By Appu Shaji, CEO, Mobius Labs
How does computer vision for video work? At first glance the process appears almost identical to the one used to analyse static images. Every second of video contains a set number of frames depending on the resolution. Let’s say 24 per second, a highly common format. The software simply examines the frames in the same way as it would a photograph.
As the old saying goes, it’s a bit more complicated than that. To start with, take the sheer number of frames involved. Simple maths tells us that a five-minute, 24 fps video clip contains 72,000 images. Now imagine a video stock agency with thousands of hours of footage in its archive. The figures are astronomical.

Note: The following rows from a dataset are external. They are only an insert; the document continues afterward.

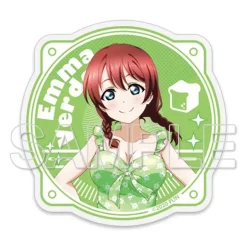 Stickers><noscript><img width=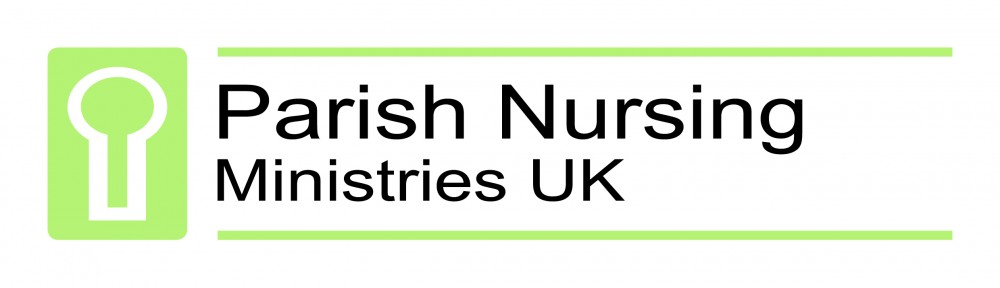 Parish Nursing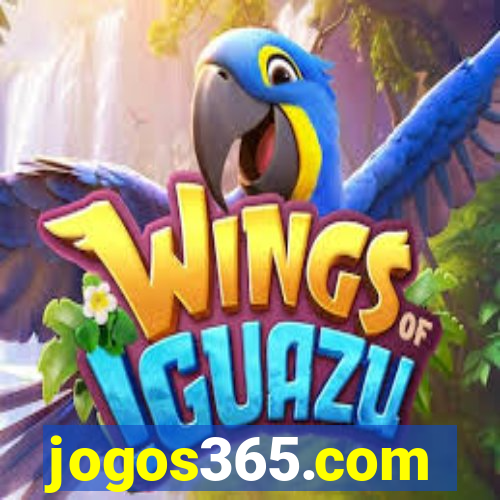 jogos365.com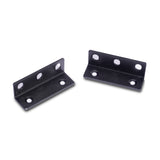 Switch Bypass con PDU  1-3kva - CCI Express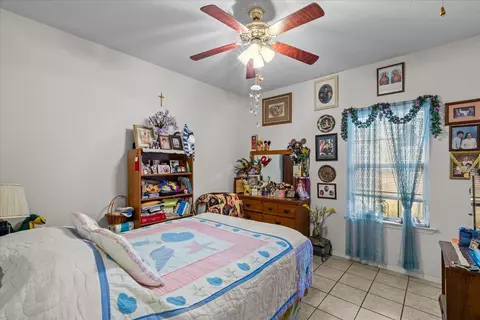 2311 Golf Course Rd, Perry, FL 32348 photo 21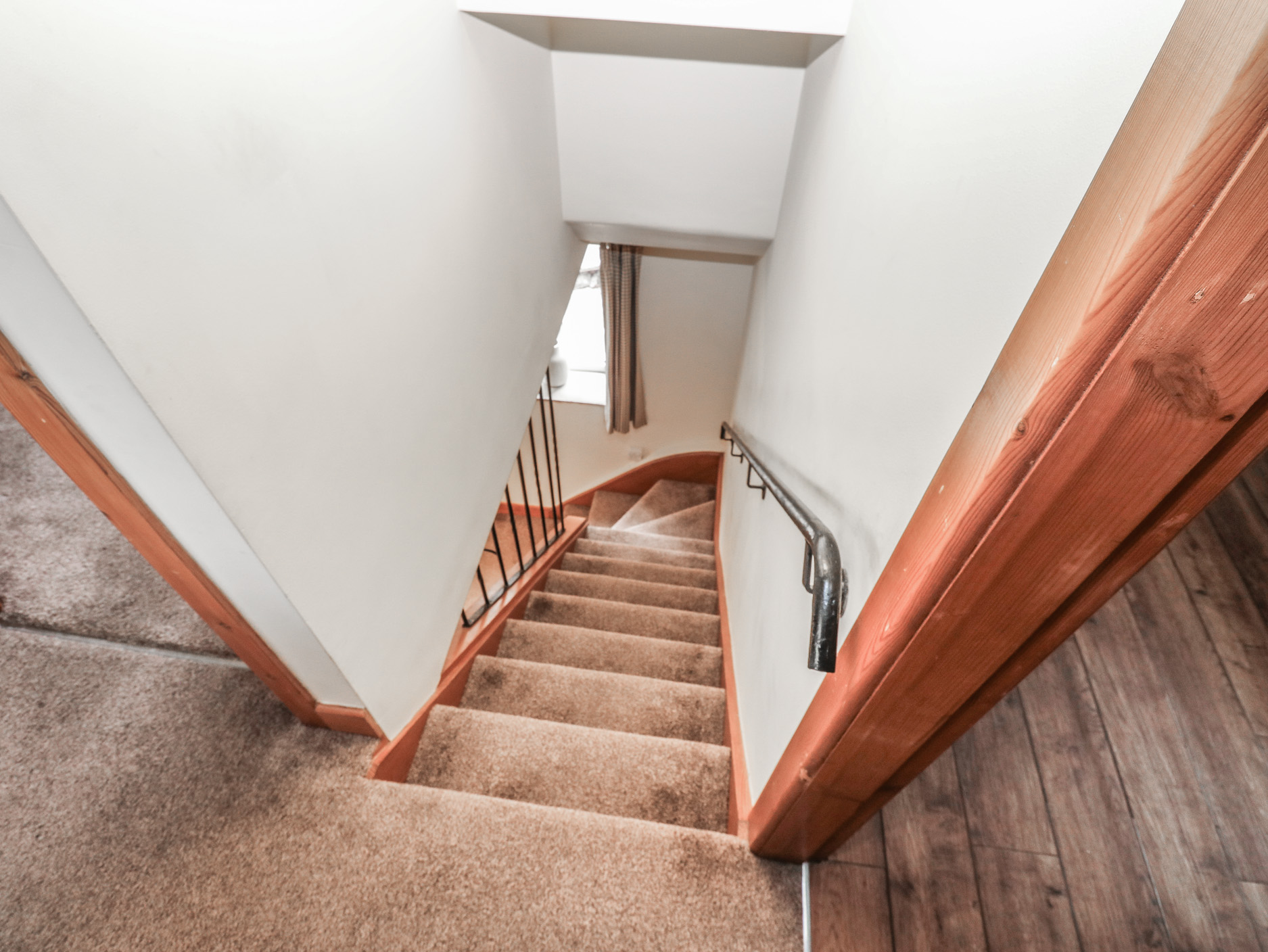 Property image 13 for SC1170642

But hang on a moment. Isn’t the whole point of artificial intelligence and computer vision that it can manage huge media volumes in a fraction of the time that it takes a human being, and with fewer errors brought on by fatigue or boredom? True, but as any software engineer will tell you, efficiency is everything and computer vision for video is no exception.
Frame rates and fast searches
So how does the latest technology make the entire process more efficient and useful? The first step is to reduce the number to a few frames per second —enough to detect significant changes in the contents of the frame, positions of objects or facial expressions.
A good start, but it doesn’t take into account the natural rhythm of storytelling that can switch dramatically, even in a thirty second advertisement. As any editor will tell you, video and film are cut to tell a story: establishing shots, medium shots, close-ups and reverse angles for dialogue. During a car chase, you might see dozens of segments in a minute compared with five or six for a rom-com conversation.
Take this one step further and it becomes possible to identify what’s going on during a particularly hectic episode. With enough training data, computer vision can tell the difference between a car chase, a superhero combat sequence or a rooftop pursuit.
But things get really interesting when the software can recognise emotions. Computer vision for video takes this feature, already used with static images, to a whole new level. Take that rom-com conversation for example. During this scene the viewer follows a fast-changing set of emotions on the faces of the protagonists: anger, confusion, amusement, affection. The expressions, as well as the language, tell a story that you’ve probably seen hundreds of times!
Now imagine changing the order: amusement, affection, confusion, anger. It’s a different story altogether. In other words, there’s no point asking the software to find a clip with these four emotions. It also needs to understand the order and context of these feelings.
Getting a feel for narrative
Computer vision, at least for now, can’t feel emotions. But, critically, it can recognise the context of a particular expression. More recently, the best software can also interpret tone of voice and recognise language, using all these elements to ‘understand’ the narrative and find similar examples in a library of hundreds of clips.
Let’s return to the example of a video stock library or a marketing agency that has hundreds of hours of short clips, thousands of actors and dozens of brands. Now, imagine a campaign that celebrates the end of the pandemic, with a brief to show the emotions shared by grandparents and grandchildren or long separated partners. Computer vision now enables you to choose the participants and the sequence of feelings that you want to convey. It won’t find you the perfect clip straight off, but it will narrow down the search dramatically.
You can slice and dice this approach any way you want. Search for a famous actor drinking a particular brand of fizzy drink, as the emotions pass from uncomfortable (thirsty) to happy, to satisfied. Or an athlete crossing the line in first place and then reaching for the same brand with a look of relief on their face.
Managing campaigns, boosting revenues
The latest computer vision technology not only supports emotion recognition out of the box but enables the user to train the software and create bespoke tags, based on a relatively small number of video clips. This enables a stock agency, for example, to introduce greater nuance into its searches and make it even easier for customers to find and purchase the clips they need.
What about the future? For now, the technology is largely reactive, categorising existing content and optimising the search process for customers and employees. But there’s no reason why computer vision shouldn’t aid the creative process. Imagine being able to describe the narrative and emotions, leaving the software to come up with a variety of storyboards that meet the brief. Or automatically generating a rough cut from a set of video rushes that can be further refined by an expert.
As we’ve seen with static images, computer vision still needs a ‘human in the loop’ to train the software and enhance the results. And we are still far from a situation where technology can create content from scratch that gets anywhere near the quality of a human specialist. But it still has a role to play. The computer vision for video story has only just started, but its future looks to be as thrilling as the next super-hero blockbuster.